Rendez-vous à 17h, au moment où l’accueil de jour du Secours Catholique ferme. La manif commence. Dans le cortège, peu de monde. Toujours un peu les mêmes têtes. Certain·es sont déçu·es de ne pas être plus nombreux·ses.

Premier arrêt au parc Richelieu. L’arrêt dure un peu. Des prises de parole sont traduites en arabe, en anglais et en français.

« Beaucoup d’entre nous ont déjà enduré la guerre, la violence, la persécution et les épreuves avant d’arriver en Europe. Nous avons quitté nos foyers et nos familles à la recherche de sécurité. Nous ne sommes pas des criminels, nous sommes des êtres humains, contraints de faire des choix difficiles pour survivre. Personne ne devrait vivre dans la crainte constante d’être déplacé, humilié ou laissé sans abri. Nous demandons aux autorités françaises et à l’opinion publique de considérer notre situation avec compassion. Imaginez-vous : vous réveiller tous les matins et voir des policiers démonter votre tente, le seul endroit où vous pouvez dormir. Imaginez-vous dehors, sous la pluie, sous le vent. Cela se produit encore et encore. »

La prise de parole insiste sur une demande simple :

« Nous ne demandons pas un traitement de faveur, nous demandons juste à être traité·es avec humanité et respect. Notre message est simple : mettez fin aux expulsions à Calais, écoutez nos voix, tenez compte de notre situation. Nous espérons qu’une solution plus humaine pourra être trouvée pour les personnes qui vivent ici. »

La manif se dirige ensuite vers la mairie.

Deuxième arrêt. Une autre prise de parole dénonce une politique qui vise à rendre les personnes exilées invisibles.

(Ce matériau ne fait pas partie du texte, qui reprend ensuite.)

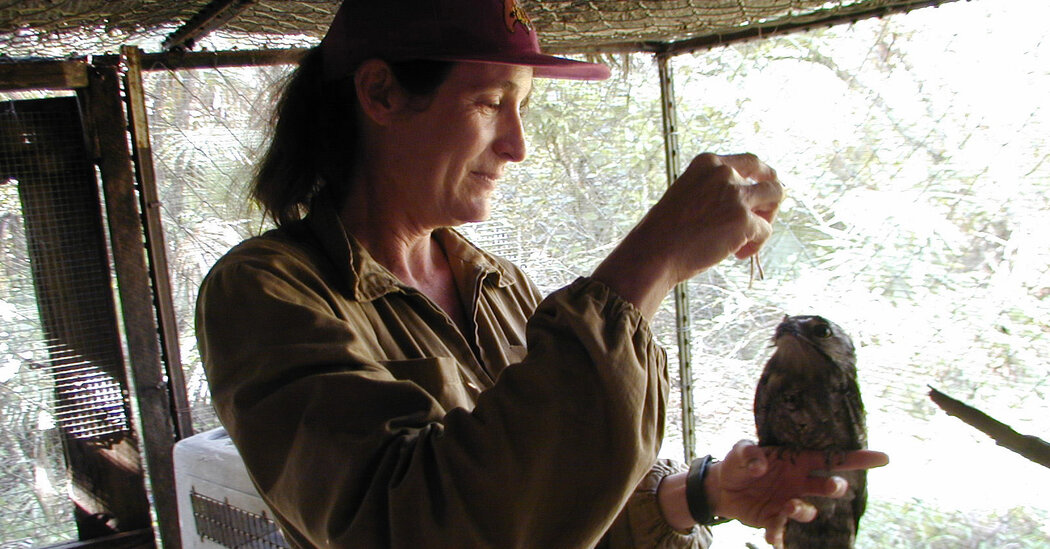 Sharon Matola, Who Opened a Zoo in the Jungle of Belize, Dies at 66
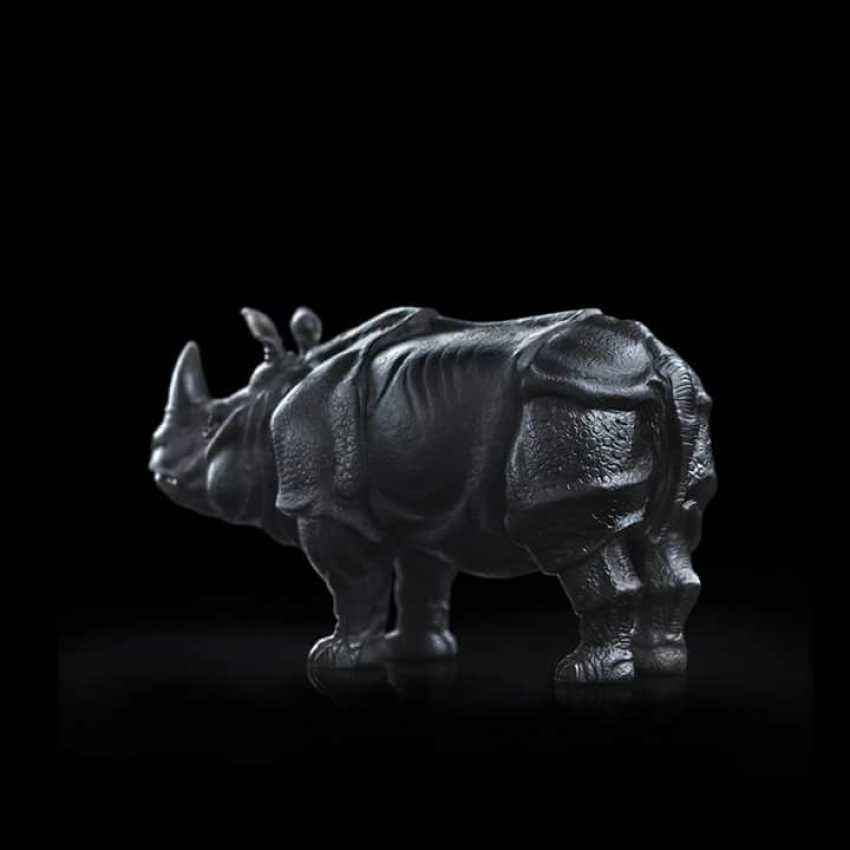 Igor Kabirov. Rhino - photo 2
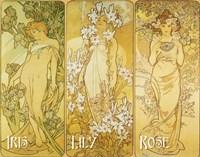 Iris Lily Rose Fine Art Print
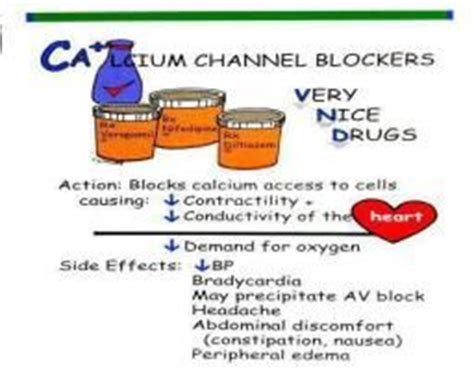 Calcium Channel Blockers Also Search For Calcium Channel Blockers Nursing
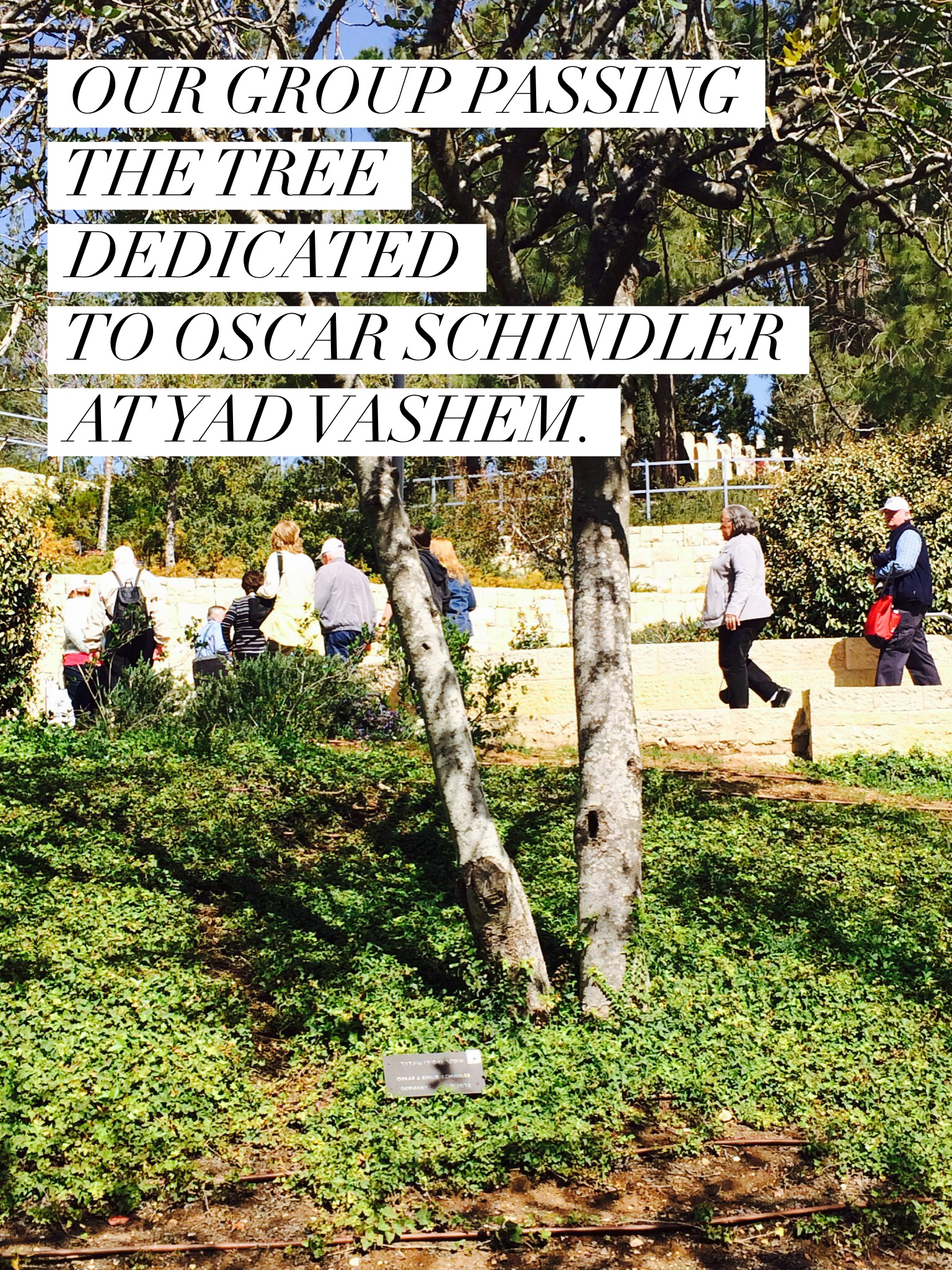 Our group passing the tree dedicated to Oscar Schindler at Yadvashem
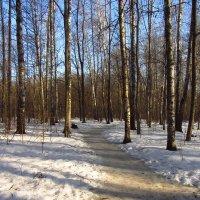 Img_2881 - А там еще птички пели! Почуяли весну! :: Андрей Лукьянов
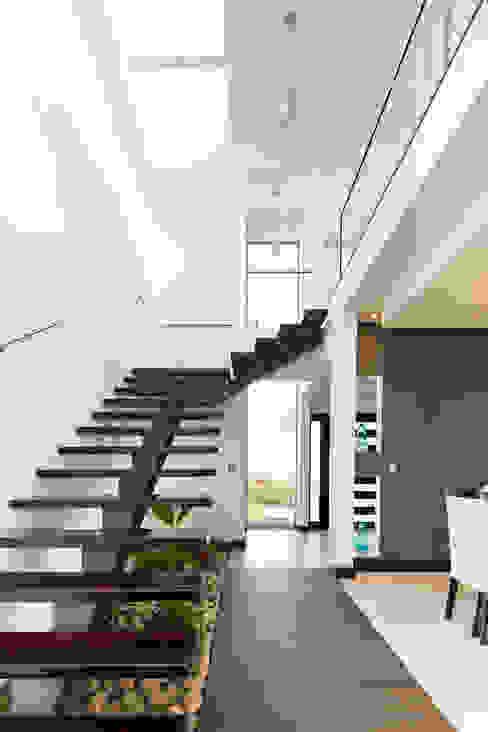 J-M arquitectura Modern Corridor, Hallway and Staircase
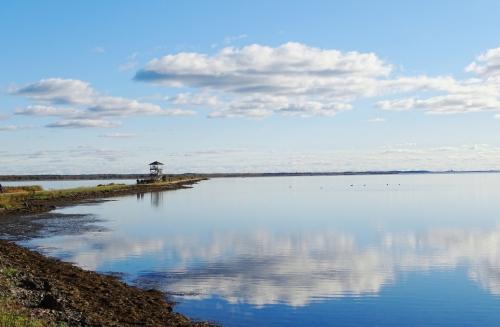 Liepajas-ezers-putnu-tornis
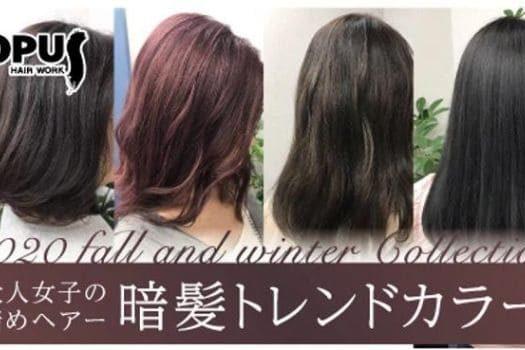 HAIR WORK OPUS様 秋冬トレンドカラー紹介ブログ記事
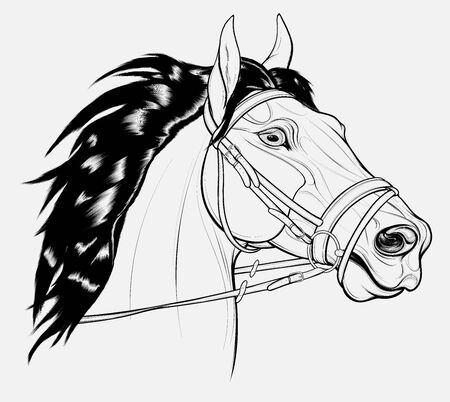Linear portrait of a horse dressed in English bridle with a snaffle bit. Stallion pricked up its ears and stared ahead warily with flared nostrils. Vector emblem for equestrian goods, coloring books. Ilustração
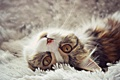 Картинка кошка, морда, лежит, боке, валяется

« Nous sommes ici pour briser le silence systémique. La politique menée par les autorités locales repose sur une seule stratégie insidieuse : rendre les personnes exilées invisibles. »

Le texte évoque aussi le contrôle quotidien dans l’espace public calaisien.

« On a dit à ces personnes qu’en traversant la mer, elles atteindraient le berceau des libertés et des droits de l’Homme. Mais le plus gros choc commence dans l’espace public quotidien ici à Calais. Le profilage racial est devenu un outil de contrôle quotidien. Certaines personnes se voient interdire l’accès aux transports en commun, même lorsqu’elles sont en possession de titres de transport valides, achetés au prix de leur pain quotidien. Le bus et le train sont devenus des lieux de poursuite et de surveillance par la police, au lieu d’être des moyens de transport respectueux de l’humain. »

Puis cette conclusion :

« Cette marche est une déclaration claire en faveur des droits politiques et humains. L’espace public appartient à notre humanité commune, et non à la propriété privée des décideurs administratifs. Nous ne serons pas des numéros oubliés dans les bois. Notre liberté s’arrête là où commence celle des autres, certes, mais notre liberté commence aussi par notre refus de l’oppression et de la discrimination. Stop à la discrimination dans les transports, stop aux expulsions. »

La manif reprend ensuite son chemin direction le théâtre, avant de prendre le boulevard Lafayette puis le boulevard de l’Égalité.

L’ambiance devient plus joyeuse, plus dansante, au rythme des slogans : « No no evictions ! Stop stop expulsions ! » La manif résonne dans les rues. Du monde regarde aux balcons. Les Calaisien·nes semblent curieux·ses. Des tracts sont distribués. L’accueil est mitigé, mais ça se passe globalement correctement. À noter tout de même : un salut nazi aperçu et deux ou trois doigts d’honneur au passage.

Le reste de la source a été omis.